Когда Томас схватил меня сзади, я закричала.
— Ты напугал меня! — воскликнула я, поворачиваясь к мужу лицом и пытаясь определить его состояние.
— Я думал, ты бросила меня! Решил, что ты взяла Дженну и больше не вернешься.
Я взъерошила ему волосы.
— Нет, — пообещала я. — Никогда.
Томас обнял меня с отчаянием человека, который пытается спастись. Когда он меня целовал, я верила, что все будет в порядке. Верила, что мне больше никогда не придется обращаться к доктору Тибодо, что Томас скоро станет уравновешенным. Я убеждала себя, что могу в это поверить, — и совсем не важно, что мои надежды были безосновательными и маловероятными. А еще я не осознавала, что в этом мы с Томасом очень похожи.
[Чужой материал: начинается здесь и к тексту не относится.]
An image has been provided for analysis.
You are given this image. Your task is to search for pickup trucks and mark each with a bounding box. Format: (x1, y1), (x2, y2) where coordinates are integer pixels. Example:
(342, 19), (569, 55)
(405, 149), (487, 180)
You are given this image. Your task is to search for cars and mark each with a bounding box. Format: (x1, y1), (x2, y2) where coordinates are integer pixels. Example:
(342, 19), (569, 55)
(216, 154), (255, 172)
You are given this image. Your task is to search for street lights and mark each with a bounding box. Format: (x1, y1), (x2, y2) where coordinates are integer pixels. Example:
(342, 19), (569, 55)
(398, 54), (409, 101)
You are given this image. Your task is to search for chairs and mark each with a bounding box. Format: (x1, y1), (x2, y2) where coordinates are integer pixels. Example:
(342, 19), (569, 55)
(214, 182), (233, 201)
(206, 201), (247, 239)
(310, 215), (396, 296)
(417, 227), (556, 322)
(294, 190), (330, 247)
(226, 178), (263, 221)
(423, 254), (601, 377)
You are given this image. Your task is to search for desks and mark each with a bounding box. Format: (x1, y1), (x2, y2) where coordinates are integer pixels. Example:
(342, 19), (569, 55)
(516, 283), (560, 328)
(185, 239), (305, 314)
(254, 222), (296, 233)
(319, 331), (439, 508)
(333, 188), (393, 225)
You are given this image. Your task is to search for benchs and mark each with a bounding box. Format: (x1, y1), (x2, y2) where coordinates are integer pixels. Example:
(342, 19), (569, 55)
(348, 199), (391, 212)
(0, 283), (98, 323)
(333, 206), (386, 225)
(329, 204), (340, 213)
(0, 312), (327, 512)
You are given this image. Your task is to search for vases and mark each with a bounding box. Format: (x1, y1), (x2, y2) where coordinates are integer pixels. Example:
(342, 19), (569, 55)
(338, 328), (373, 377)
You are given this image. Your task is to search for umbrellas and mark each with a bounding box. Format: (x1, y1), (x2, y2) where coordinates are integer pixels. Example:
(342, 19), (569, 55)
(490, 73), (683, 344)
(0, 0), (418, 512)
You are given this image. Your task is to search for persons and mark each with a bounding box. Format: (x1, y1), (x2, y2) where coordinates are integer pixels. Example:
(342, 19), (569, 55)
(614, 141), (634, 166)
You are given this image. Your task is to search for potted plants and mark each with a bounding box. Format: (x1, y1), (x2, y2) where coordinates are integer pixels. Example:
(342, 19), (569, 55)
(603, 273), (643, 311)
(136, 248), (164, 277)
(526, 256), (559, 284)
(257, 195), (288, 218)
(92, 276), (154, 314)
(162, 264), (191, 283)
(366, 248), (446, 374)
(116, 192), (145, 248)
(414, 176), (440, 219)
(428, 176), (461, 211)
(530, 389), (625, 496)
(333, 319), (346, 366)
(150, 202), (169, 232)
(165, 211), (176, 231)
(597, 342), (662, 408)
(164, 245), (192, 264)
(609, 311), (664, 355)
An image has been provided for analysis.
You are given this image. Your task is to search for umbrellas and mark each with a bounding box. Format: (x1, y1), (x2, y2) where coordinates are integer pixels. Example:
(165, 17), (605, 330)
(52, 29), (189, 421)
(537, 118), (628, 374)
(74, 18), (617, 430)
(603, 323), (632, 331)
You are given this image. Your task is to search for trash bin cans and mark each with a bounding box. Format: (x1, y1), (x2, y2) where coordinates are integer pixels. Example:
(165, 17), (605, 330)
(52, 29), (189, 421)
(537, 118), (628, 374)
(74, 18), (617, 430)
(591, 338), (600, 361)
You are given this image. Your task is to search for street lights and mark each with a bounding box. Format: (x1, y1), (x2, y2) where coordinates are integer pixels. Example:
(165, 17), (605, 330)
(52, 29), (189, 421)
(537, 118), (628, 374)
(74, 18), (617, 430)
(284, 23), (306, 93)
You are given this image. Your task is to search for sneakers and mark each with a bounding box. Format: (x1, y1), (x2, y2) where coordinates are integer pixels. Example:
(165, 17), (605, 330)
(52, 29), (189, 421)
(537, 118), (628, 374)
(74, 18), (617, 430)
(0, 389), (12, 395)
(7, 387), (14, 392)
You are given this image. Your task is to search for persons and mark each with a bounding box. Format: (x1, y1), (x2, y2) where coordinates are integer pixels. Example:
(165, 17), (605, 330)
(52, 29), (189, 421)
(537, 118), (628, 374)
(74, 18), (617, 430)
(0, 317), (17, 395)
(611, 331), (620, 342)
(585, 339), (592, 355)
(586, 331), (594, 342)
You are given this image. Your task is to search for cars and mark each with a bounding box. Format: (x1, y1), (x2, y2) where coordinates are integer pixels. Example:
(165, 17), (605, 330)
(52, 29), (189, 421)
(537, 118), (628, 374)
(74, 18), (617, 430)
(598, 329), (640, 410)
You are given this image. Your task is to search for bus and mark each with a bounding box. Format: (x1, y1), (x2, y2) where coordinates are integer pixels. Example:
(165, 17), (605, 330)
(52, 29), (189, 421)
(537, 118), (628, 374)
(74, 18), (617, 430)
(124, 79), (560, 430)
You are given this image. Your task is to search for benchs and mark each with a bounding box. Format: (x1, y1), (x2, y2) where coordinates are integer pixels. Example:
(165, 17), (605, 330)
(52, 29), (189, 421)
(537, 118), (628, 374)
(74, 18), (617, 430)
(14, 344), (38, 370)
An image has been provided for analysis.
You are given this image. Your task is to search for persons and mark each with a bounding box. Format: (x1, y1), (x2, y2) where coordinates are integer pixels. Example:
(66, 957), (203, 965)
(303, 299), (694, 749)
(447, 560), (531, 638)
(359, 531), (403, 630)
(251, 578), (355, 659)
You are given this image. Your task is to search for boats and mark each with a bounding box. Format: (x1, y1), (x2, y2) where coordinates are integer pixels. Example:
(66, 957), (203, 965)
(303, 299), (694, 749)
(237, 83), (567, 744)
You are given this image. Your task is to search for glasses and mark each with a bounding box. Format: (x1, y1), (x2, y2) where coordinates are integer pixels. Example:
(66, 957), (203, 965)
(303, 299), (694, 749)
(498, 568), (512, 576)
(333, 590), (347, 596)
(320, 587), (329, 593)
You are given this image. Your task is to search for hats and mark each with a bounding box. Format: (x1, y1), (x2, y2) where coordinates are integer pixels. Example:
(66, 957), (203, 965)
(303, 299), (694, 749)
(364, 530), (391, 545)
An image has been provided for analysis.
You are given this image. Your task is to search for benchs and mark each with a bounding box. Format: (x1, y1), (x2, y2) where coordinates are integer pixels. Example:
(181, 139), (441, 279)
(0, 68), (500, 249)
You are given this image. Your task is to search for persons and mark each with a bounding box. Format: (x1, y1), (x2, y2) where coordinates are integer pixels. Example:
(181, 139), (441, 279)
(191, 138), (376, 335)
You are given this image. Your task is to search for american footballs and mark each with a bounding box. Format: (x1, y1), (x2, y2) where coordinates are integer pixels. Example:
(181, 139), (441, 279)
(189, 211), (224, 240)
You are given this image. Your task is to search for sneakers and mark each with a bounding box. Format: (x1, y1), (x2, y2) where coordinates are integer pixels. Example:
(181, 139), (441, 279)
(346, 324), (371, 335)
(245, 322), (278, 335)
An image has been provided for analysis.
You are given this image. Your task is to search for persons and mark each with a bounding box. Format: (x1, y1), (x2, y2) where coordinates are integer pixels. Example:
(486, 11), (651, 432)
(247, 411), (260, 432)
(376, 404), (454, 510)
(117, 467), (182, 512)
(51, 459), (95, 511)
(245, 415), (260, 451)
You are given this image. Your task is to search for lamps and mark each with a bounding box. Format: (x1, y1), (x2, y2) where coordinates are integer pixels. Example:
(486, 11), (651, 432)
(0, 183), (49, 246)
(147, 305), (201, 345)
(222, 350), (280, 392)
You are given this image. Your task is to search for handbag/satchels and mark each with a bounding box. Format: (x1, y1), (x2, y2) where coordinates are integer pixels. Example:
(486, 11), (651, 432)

Был один нюанс памяти, о котором не подумал Томас. Воспоминания — не видеозапись. Они субъективны. Это осмысление того, что произошло. И неважно, насколько воспоминания точны; важно только, насколько они значимы именно для вас. Учат ли чему-то, что вы обязаны знать.
Пару месяцев казалось, что жизнь в заповеднике вернулась в прежнее русло. Мора уже надолго отлучалась от могилы слоненка, но каждую ночь возвращалась на прежнее место. Томас вновь работал у себя в кабинете, а не строил смотровую площадку. Мы заперли и забили досками комнату на чердаке — как город-призрак. Неожиданно нам дали грант, на получение которого Томас подавал заявку несколько месяцев назад. Стало немного легче с покупкой провизии и выплатой зарплат.
Я начала сравнивать свои записи поведения скорбящей Моры с поведением других слоних, потерявших детеныша. Целыми часами мы гуляли с Дженной, я приноравливалась к неспешным шажкам дочери, показывала ей дикие цветы, учила новым словам. Мы с Томасом спорили, насколько безопасно для Дженны находиться в вольере. Я любила эти перепалки — они были просты и понятны.
Однажды жарким днем, когда Грейс и Дженна спрятались от духоты, я в сарае мыла хобот Дионн. Мы научили этому слоних, чтобы иметь возможность брать анализ на туберкулез: наполняли шприц солевым раствором, вводили в ноздрю, затем заставляли слониху как можно выше поднять хобот. А потом подставляли под хобот большую емкость, и слониха выливала туда жидкость. Собранные образцы укладывались в контейнер и отправлялись в лабораторию. Некоторые слонихи терпеть не могли эту процедуру, но Дионн была из тех, с кем работалось легко. Возможно, я потеряла бдительность, поэтому не заметила, как в сарай решительно вошел Томас. Схватил меня за шею и оттащил от слонихи, чтобы она не могла достать нас через металлическую решетку.
— Кто такой Тибодо? — заорал Томас, толкнув меня на решетку с такой силой, что в глазах затуманилось.
Я честно не понимала, о чем он говорит.
— Ти-бо-до, — повторил Томас. — Ты должна знать. Его визитная карточка у тебя в кошельке.
Его рука, словно тиски, сжала мое горло. Легкие горели огнем. Я вцепилась в его пальцы. Он тыкал мне в нос маленьким белым прямоугольником.
— Вспомнила?
Я ничего, кроме звездочек в глазах, не видела, однако каким-то чудом сумела разглядеть эмблему лечебницы Хичкока в Дартмуте. Психиатр, с которым я консультировалась… он-то и дал мне эту визитку.